The product of first ‘n’ natural numbers is denoted by n!.

n! = n(n-1) (n-2) ………………..3.2.1.

**Example**

5! = 5 x 4 x 3 x 2 x 1 =120

Note 0! = 1

Proof n! =n, (n-1)!

Or (n-1)! = [n x (n-1)!]/n = n! /n

Putting n = 1, we have

0! = 1!/1

or 0! = 1

**Example**

(n+2)!=2550 X n!

Solution:

(n+2)!=2550 X n!

(n+2)(n+1)n!=2550 X n!

Canceling n!

(n+2)(n+1)=2550

N=49

**Addition rule **: If an job can be performed in ‘n’ ways, & another job can be performed in ‘m’ ways then either of the two jobs can be performed in (m+n) ways. This rule can be extended to any finite number of jobs.

**Example**: In a class 12 , 20 students are from Maths streams while 30 students are from Biology stream.

Teacher has to choose 1 student either from Maths stream or Biology stream to represent the class

What ways the selection can be made?

**Solution:**

20 students are from Maths:

Students can be chosen from Maths stream in 20 ways

30 students are from Biology stream

Students can be chosen from Biology stream in 30 ways

So by the Fundamental Principle of addition rule, the selection of 1 student from either of two streams can be done (20+30)=50 ways

**Multiplication Rule **: If a work can be done in m ways, another work can be done in ‘n’ ways, then both of the operations can be performed in m x n ways. It can be extended to any finite number of operations

**Example:** In a class 12 , 20 students are from Maths streams while 30 students are from Biology stream.

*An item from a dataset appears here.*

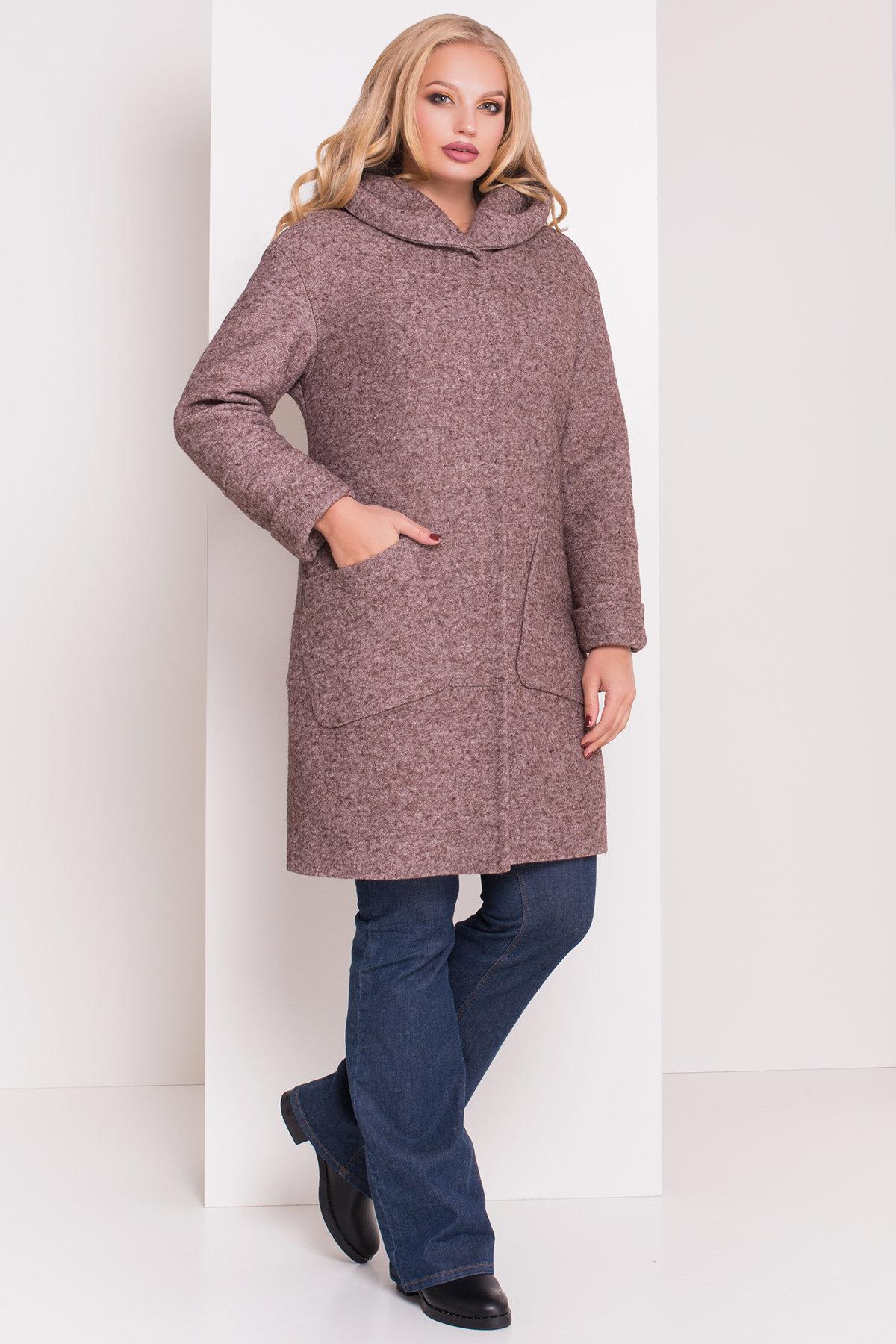 Пальто зима с капюшоном Анита Donna 3720 АРТ. 19287 Цвет: Кофе LW-4 - фото 1, интернет магазин tm-modus.ru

Teacher has to choose 2 student one from Maths stream and one from Biology stream to represent the class in Quiz competition

What ways the selection can be made?

**Solution:**

20 students are from Maths:

1 Students can be chosen from Maths stream in 20 ways

30 students are from Biology stream

1Students can be chosen from Biology stream in 30 ways

So by the Fundamental Principle of Multiplication rule, the selection of 1 student from Maths streams and 1 students from Biology stream can be done (20X30)=600 ways

Permutation means arrangement of things. The word arrangement is used, if the order of things is considered

**Theorem 1:**

Number of permutations of ‘n’ different things taken ‘r’ at a time is given by:-

^{n}P_{r} = n! / (n-r)!

**Proof:** Say we have ‘n’ different things a_{1} , a_{2} …… , a_{n}

- Clearly the first place can be filled up in ‘n’ ways. Number of things left after filling-up the first place = n-1
- So the second-place can be filled-up in (n-1) ways. Now number of things left after filling-up the first and second places = n – 2
- Now the third place can be filled-up in (n-2) ways.
Thus number of ways of filling-up first-place = n

Number of ways of filling-up second-place = n-1

Number of ways of filling-up third-place = n-2

Number of ways of filling-up r-th place = n – (r-1) = n-r+1

By multiplication – rule of counting, total no. of ways of filling up, first, second -- rth-place together :-

n (n-1) (n-2) ------------ (n-r+1)

Hence:

^{n}P_{r}= n (n-1)(n-2) --------------(n-r+1)= [n(n-1)(n-2)----------(n-r+1)] [(n-r)(n-r-1)-----3.2.1.] / [(n-r)(n-r-1)] ----3.2.1

**nPr = n!/(n-r)!**

**Theorem 2:**Number of permutations of ‘n’ different things taken all at a time is given by:-

^{n}P_{n} = n!

**Proof :**

Now we have ‘n’ objects, and n-places.

Number of ways of filling-up first-place = n

Number of ways of filling-up second-place = n-1

Number of ways of filling-up third-place = n-2

Number of ways of filling-up r-th place, i.e. last place =1

Number of ways of filling-up first, second, --- n th place

= n (n-1) (n-2) ------ 2.1.

^{n}P_{n}= n!

**To prove**

0! = 1

We have

**nPr = n!/(n-r)!**

Putting r = n, we have :-

^{n}P_{n} = n! / (n-n)!= n!/0!

But ^{n}P_{n} = n!

Clearly it is possible, only when 0! = 1

Hence it is proof that 0! = 1

**Example** How many different signals can be made by 4 flags from 6-flags of different colours?

**Solution :**

Number of ways taking 4 flags out of 6-flags = ^{6}P_{4} = 6!/(6-4)!

= 6 x 5 x 4 x 3 = 360

**Example** How many words can be made by using the letters of the word “ZEBRA” taken all at a time?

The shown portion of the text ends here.